Passage =>
------------------------------------------------------------------------

Published in final edited form as: Am J Med Genet. 1988 Jan;29(1):149–154. doi: 10.1002/ajmg.1320290119

Brief Clinical Report and Review: Two Patients With Ring Chromosome 15 Syndrome

Merlin G Butler 1, Agnes B Fogo 2, David A Fuchs 3, Francis S Collins 4, Viathilingam G Dev 5, John A Phillips III 6
PMCID: PMC5083070  NIHMSID: NIHMS824196  PMID: 3278612

Abstract

We report on 2 patients (3½ year-old-male and 6-year-old female) with the ring 15 chromosome syndrome and speech delays and review 25 cases from the literature. The main characteristics of this syndrome include growth retardation (100%), variable mental retardation (95%), microcephaly (88%), hypertelorism (46%), and triangular facies (42%). Other frequent findings include delayed bone age (75%), brachydactyly (44%), speech delay (39%), frontal bossing (36%), anomalous ears (30%), café-au-lait spots (30%), cryptorchidism (30%), and cardiac abnormalities (30%). The average age at diagnosis was 8.1 years. The average maternal and paternal age at the time of birth was 28 and 31 years, respectively.

Keywords: short stature, microcephaly, triangular facies, hypertelorism, brachydactyly, mental retardation, speech delay, r(15) chromosome

INTRODUCTION

Ring 15 chromosome syndrome, a rare disorder first described by Jacobsen [1966], is characterized by growth retardation, microcephaly, triangular facies and variable mental retardation. Since that time at least 25 cases have been reported [Jacobsen, 1966; Emberger et al., 1971; Forabosco et al., 1972; Stoll et al., 1975; Kawasaki et al., 1975; Rumenic et al., 1976; Ferrante et al., 1977; Pfeiffer et al., 1977; Fujita and Matsumoto, 1978; Scheibenreiter and Frisch, 1978; Schmid et al., 1978; Wisniewski et al., 1979; Fryns et al., 1979; Ledbetter et al., 1980; Gardner et al., 1980; Meinecke and Koske-Westphal, 1980; Kousseff, 1980; Yunis et al., 1981; Fryns et al., 1981; Moreau and Teyssier, 1982; Neri et al., 1983; Otto et al., 1984; Wilson et al., 1985; Kosztolanyi and Pap, 1986]. Herein we report on 2 additional patients and review the literature.

------------------------------------------------------------------------

Study material =>
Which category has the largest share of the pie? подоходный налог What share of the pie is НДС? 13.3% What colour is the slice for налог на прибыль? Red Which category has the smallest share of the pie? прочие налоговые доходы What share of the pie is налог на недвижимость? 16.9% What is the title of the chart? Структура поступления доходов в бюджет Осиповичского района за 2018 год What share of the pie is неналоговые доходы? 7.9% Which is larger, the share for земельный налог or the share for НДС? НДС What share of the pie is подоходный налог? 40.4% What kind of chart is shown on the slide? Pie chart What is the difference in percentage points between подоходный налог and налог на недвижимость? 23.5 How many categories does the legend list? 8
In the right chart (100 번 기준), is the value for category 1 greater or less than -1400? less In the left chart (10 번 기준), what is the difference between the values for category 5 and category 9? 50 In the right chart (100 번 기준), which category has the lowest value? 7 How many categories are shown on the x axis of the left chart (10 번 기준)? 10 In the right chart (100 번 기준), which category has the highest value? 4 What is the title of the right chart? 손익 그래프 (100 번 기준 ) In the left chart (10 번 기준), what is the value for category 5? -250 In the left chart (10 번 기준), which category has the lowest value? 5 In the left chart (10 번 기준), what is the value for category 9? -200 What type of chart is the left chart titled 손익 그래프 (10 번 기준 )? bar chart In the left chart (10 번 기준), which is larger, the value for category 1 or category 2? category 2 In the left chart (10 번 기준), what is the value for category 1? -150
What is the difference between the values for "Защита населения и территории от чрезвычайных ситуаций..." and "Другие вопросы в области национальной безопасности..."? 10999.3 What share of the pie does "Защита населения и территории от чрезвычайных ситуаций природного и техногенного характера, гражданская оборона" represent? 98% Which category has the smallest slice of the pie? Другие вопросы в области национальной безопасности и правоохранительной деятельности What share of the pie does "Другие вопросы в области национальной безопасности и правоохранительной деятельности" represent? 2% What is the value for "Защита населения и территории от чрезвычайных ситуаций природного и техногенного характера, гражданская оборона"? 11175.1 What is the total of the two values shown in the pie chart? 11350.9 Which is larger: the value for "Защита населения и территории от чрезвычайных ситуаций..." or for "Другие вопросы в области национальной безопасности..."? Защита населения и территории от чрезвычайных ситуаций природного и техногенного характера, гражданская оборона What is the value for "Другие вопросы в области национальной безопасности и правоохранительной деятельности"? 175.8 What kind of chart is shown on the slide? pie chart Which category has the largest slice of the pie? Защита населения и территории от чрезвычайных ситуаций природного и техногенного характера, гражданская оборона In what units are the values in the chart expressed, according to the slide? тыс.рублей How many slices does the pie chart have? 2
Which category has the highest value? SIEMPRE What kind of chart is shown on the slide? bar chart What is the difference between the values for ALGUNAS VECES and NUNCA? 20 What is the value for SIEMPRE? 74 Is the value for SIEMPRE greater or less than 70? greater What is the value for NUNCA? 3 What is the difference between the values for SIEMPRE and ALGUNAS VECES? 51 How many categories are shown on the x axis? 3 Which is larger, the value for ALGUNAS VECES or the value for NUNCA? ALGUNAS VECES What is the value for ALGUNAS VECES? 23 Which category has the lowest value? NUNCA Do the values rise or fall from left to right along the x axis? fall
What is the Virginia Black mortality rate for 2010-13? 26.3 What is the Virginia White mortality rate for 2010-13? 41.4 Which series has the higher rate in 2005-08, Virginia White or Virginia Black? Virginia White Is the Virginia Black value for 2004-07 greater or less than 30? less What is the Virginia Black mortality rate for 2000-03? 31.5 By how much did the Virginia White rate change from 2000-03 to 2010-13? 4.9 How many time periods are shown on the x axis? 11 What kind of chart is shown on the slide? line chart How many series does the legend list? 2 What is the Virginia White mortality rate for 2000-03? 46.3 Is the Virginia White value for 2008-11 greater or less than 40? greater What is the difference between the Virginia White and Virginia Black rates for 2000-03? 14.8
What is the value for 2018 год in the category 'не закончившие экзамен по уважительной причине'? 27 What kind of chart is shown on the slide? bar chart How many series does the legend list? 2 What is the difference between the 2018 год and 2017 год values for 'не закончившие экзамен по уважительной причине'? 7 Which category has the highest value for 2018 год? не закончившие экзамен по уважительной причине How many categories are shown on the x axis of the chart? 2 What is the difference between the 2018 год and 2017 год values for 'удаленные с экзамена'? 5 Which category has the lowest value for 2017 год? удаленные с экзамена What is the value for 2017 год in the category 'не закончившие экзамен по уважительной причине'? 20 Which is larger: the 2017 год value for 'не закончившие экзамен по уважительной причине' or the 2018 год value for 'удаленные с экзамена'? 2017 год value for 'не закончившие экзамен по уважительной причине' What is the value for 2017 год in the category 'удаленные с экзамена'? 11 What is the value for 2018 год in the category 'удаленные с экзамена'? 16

------------------------------------------------------------------------

Things to do =>
• 1. Copy the ring 15 chromosome report from "INTRODUCTION" to "review the literature.", changing "growth retardation" to "short stature".
• 2. Answer these questions from the ring 15 chromosome report:
(a) What were the ages and sexes of the two patients reported?
(b) What was the average age at diagnosis?
(c) Who first described the syndrome, and in what year?
Work from the ring 15 chromosome report alone.

List of solutions =>
• 1.
INTRODUCTION

Ring 15 chromosome syndrome, a rare disorder first described by Jacobsen [1966], is characterized by short stature, microcephaly, triangular facies and variable mental retardation. Since that time at least 25 cases have been reported [Jacobsen, 1966; Emberger et al., 1971; Forabosco et al., 1972; Stoll et al., 1975; Kawasaki et al., 1975; Rumenic et al., 1976; Ferrante et al., 1977; Pfeiffer et al., 1977; Fujita and Matsumoto, 1978; Scheibenreiter and Frisch, 1978; Schmid et al., 1978; Wisniewski et al., 1979; Fryns et al., 1979; Ledbetter et al., 1980; Gardner et al., 1980; Meinecke and Koske-Westphal, 1980; Kousseff, 1980; Yunis et al., 1981; Fryns et al., 1981; Moreau and Teyssier, 1982; Neri et al., 1983; Otto et al., 1984; Wilson et al., 1985; Kosztolanyi and Pap, 1986]. Herein we report on 2 additional patients and review the literature.

• 2.
(a) A 3½-year-old male and a 6-year-old female.
(b) 8.1 years.
(c) Jacobsen, in 1966.